Returns for private landlords have dropped in recent years, while strong returns have instead come from investing in corporate residential landlords, according new research by BondMason.
The property investment specialist has created a new index to help private landlords and investors benchmark the performance of their residential property investments, which makes compelling reading for private landlords.
The index shows that despite seeing strong returns for the last few decades, many private landlords would have done better if they had sold their properties three years ago, as tax changes started to bite, and invested in listed corporate landlords instead.
Figures from BondMason’s research reveals that the average private landlord has gained a post-tax return of +16.9% over the last three years (from 1 April 2016 to 1 April 2019 – source BondMason analysis; for higher-rate tax payers, assuming 65% loan to value mortgage, 3% p.a. interest; and a 4.5% rental yield).
BondMason’s BRIX shows investors in corporate residential landlords have seen a return of +37.7% (BondMason BRIX is the Residential Property Investment Index, comprising Britain’s biggest residential property investment listed companies and funds – also from 1 April 2016 to 1 April 2019).
Meanwhile, the average price of a residential property in Britain has increased by 6% over the past three years (from March 2016 to 2019), according to the Nationwide house price index.
Stephen Findlay, the CEO of BondMason, said: “Britain has around 2.5 million private landlords. Their number has grown for decades, but recent tax changes and increasing regulations have left many wondering if the financial gain is worth the cost and hassle to maintain the property, do the administration and deal with tenants.
“Our calculations show over the past few years the likely post-tax gain for the typical private landlord has declined substantially, concluding that for most private landlords the hassle is no longer worth it. With hindsight, many would have been better off selling up a few years ago, ending the time-consuming activity of dealing with tenants, and instead investing their money with listed corporate landlords.

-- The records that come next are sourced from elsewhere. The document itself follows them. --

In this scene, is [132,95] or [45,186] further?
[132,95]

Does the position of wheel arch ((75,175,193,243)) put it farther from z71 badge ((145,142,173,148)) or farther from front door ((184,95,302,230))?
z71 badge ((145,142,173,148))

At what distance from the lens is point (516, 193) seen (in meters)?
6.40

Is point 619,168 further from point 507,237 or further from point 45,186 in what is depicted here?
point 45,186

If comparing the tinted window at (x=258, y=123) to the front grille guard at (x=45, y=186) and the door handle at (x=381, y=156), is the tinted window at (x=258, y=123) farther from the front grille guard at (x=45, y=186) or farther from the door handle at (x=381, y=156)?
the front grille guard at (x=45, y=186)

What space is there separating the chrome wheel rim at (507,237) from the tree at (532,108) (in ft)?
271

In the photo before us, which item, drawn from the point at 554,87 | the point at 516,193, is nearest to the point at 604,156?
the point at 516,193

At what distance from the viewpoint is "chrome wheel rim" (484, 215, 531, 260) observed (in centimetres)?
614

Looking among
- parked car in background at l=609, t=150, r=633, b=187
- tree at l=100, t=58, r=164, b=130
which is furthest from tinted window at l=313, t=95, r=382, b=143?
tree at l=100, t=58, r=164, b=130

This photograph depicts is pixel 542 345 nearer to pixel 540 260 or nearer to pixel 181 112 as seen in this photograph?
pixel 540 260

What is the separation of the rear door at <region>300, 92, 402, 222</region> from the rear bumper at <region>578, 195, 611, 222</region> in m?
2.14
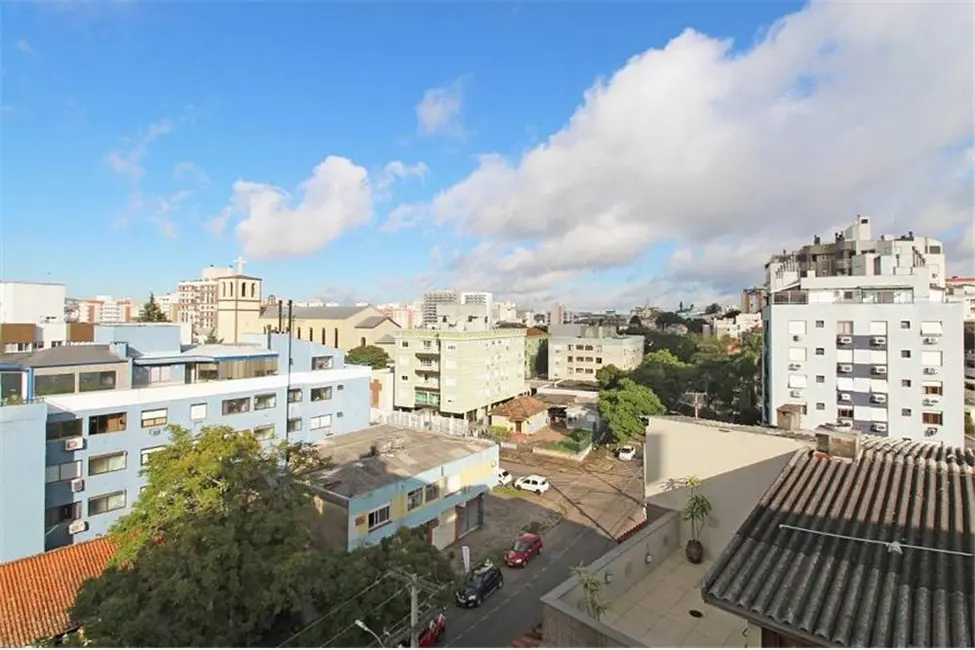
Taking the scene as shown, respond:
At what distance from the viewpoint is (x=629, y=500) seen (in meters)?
29.0

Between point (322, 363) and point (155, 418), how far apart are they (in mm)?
9414

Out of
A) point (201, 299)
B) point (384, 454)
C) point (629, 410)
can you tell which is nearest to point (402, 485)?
point (384, 454)

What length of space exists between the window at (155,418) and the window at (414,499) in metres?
10.8

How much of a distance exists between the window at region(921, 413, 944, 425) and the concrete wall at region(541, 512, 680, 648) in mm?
29272

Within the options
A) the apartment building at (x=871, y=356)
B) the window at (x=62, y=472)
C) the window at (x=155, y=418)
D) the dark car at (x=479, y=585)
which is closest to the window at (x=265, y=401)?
the window at (x=155, y=418)

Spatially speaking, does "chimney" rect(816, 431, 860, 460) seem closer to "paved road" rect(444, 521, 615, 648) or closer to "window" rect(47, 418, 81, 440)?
"paved road" rect(444, 521, 615, 648)

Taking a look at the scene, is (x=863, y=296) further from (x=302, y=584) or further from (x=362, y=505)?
(x=302, y=584)

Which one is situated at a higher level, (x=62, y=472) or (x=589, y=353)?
(x=589, y=353)

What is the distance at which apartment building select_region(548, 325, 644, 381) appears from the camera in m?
63.2

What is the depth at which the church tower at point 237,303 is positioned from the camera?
2247 inches

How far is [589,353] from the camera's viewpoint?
213 ft

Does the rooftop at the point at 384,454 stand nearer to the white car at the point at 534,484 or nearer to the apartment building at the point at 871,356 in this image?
the white car at the point at 534,484

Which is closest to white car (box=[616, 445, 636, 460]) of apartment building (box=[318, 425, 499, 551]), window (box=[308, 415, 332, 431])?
apartment building (box=[318, 425, 499, 551])

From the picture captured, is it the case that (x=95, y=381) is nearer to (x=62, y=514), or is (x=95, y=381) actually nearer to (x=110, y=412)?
(x=110, y=412)
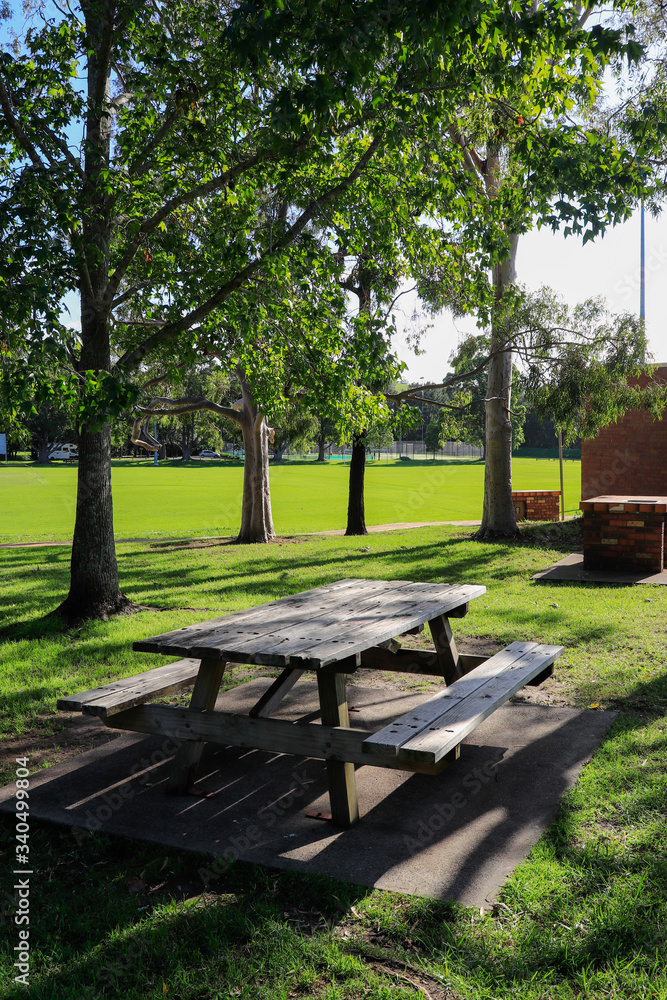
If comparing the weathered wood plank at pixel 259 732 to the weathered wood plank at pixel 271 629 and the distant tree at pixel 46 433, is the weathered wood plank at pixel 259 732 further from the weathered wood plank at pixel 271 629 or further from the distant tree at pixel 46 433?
the distant tree at pixel 46 433

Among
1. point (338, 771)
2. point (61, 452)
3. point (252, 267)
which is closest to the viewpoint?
point (338, 771)

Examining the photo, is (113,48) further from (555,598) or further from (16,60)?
(555,598)

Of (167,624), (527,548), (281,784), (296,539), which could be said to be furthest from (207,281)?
(296,539)

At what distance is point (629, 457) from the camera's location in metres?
18.4

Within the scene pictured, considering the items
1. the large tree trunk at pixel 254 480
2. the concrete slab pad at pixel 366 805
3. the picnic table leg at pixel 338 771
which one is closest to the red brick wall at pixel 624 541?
the concrete slab pad at pixel 366 805

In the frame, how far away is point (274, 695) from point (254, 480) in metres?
12.9

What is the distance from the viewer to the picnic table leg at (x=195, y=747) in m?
4.00

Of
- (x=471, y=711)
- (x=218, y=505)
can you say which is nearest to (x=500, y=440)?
(x=471, y=711)

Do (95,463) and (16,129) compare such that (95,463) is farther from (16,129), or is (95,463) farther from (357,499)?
(357,499)

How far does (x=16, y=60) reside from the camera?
8.06 metres

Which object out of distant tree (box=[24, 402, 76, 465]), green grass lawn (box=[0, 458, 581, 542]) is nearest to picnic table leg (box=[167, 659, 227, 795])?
green grass lawn (box=[0, 458, 581, 542])

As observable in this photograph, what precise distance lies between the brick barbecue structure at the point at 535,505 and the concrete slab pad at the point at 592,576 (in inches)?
243

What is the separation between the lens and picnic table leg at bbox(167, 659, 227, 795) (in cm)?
400

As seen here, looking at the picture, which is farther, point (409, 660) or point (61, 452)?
point (61, 452)
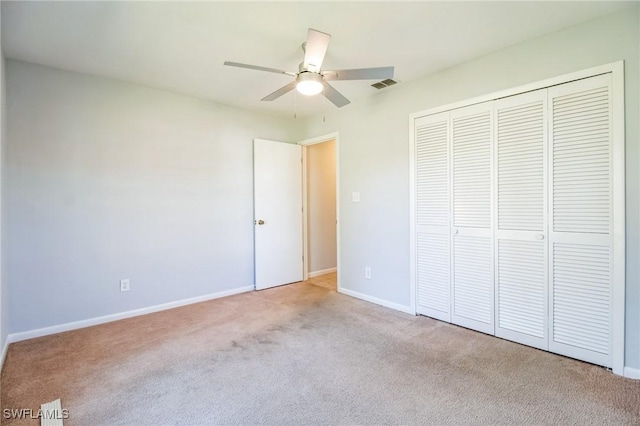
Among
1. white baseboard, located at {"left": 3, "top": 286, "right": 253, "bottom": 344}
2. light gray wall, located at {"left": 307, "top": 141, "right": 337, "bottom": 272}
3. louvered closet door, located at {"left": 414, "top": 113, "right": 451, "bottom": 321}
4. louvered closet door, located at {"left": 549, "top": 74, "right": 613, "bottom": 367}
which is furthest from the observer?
light gray wall, located at {"left": 307, "top": 141, "right": 337, "bottom": 272}

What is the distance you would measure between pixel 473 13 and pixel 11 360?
417 centimetres

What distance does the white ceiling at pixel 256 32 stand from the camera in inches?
79.7

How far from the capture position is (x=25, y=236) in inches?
107

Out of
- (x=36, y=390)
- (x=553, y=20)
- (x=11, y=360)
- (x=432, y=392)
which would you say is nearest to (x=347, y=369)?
(x=432, y=392)

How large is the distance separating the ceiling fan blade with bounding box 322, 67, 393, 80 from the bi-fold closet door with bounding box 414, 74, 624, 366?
111 cm

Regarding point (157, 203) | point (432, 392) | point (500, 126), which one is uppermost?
point (500, 126)

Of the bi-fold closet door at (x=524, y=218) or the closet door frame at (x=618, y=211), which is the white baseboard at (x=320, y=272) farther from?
the closet door frame at (x=618, y=211)

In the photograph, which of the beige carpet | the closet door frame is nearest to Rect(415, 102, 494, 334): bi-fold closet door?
the beige carpet

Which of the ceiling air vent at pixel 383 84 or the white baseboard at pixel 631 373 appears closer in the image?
the white baseboard at pixel 631 373

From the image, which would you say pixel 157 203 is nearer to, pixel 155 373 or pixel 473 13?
pixel 155 373

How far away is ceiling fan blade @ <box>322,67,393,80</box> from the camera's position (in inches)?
83.3

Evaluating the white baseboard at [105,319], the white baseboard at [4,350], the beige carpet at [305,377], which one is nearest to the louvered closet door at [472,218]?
the beige carpet at [305,377]

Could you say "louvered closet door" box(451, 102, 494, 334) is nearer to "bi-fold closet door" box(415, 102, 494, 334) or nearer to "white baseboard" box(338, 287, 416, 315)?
"bi-fold closet door" box(415, 102, 494, 334)

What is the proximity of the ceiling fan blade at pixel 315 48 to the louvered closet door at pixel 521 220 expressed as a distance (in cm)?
159
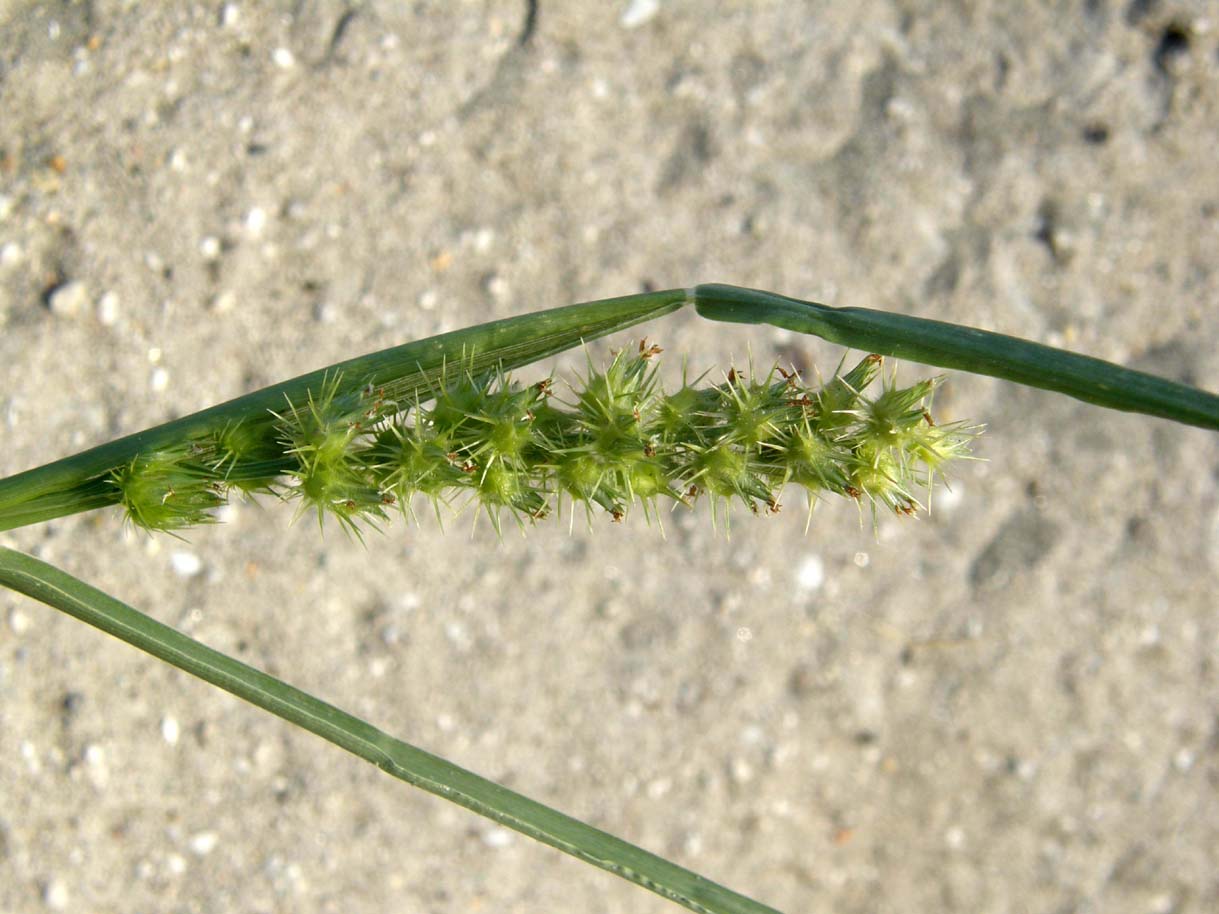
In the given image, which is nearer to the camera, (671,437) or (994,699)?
(671,437)

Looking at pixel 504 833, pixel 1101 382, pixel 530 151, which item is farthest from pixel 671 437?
pixel 504 833

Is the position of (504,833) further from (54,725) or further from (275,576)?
(54,725)

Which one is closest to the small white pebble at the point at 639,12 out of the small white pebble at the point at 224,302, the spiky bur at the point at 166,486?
the small white pebble at the point at 224,302

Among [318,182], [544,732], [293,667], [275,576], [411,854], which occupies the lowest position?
[411,854]

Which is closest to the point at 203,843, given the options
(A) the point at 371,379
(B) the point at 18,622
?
(B) the point at 18,622

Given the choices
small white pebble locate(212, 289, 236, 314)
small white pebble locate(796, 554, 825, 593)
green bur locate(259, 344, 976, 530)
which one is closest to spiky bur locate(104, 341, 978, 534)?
green bur locate(259, 344, 976, 530)

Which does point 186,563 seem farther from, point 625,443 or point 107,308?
Result: point 625,443

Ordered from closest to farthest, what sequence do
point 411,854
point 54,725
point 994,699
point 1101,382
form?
point 1101,382
point 54,725
point 411,854
point 994,699

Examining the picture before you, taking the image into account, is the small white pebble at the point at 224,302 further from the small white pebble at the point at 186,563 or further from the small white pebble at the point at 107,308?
the small white pebble at the point at 186,563
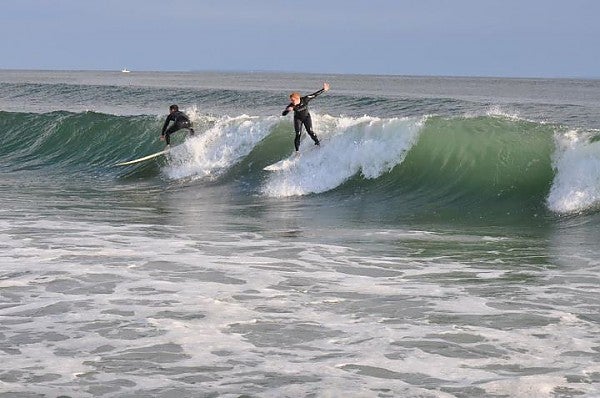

“Looking ahead, our research also predicts worse is yet to come. Many private landlords may start to struggle to balance the annual costs of owning a rental property, with the post-tax rental income received, particularly in areas of lower rental yield, as the allowable mortgage tax deductions continue to decline. This month the Mortgage Interest Relief continues to phase in, and by next year landlords will be restricted to claiming a basic rate of income tax (20%) on their mortgage interest costs, while having to pay their full tax rate on the rental income.
“In some cases, landlords will have seen their tax bills double or even treble over the last few years. I would not be surprised to see many private landlords making no income or even a loss next year as this change takes effect. This may lead to more and more landlords thinking again about their buy to let investment portfolios.”
The declining post-tax returns generated by private landlords contrasts with the strong growth and surge in the value of the growing number of corporate residential landlords; some of which are listed on the stock market.
This is because they are able to benefit from lower tax charges than individual landlords, and a full tax deduction of debt interest costs, as well as a £4.5bn injection from the government to support the Build-to-Rent sector.
Findlay added: “Historically the UK rental market has been dominated by private landlords, but that is now changing following the increased tax burden and new regulations which make it harder to generate a positive income each year.
“These companies are filling the gap left by smaller private landlords exiting the market, satisfying the strong demand for rental properties, particularly from first-time buyers continuing to be priced out of the housing market in many areas.
“Our expectation is that we may soon see the peak in terms of the proportion of houses owned by individual private landlords, and that proportion will start to decline, unless tax legislation is changed or reversed.”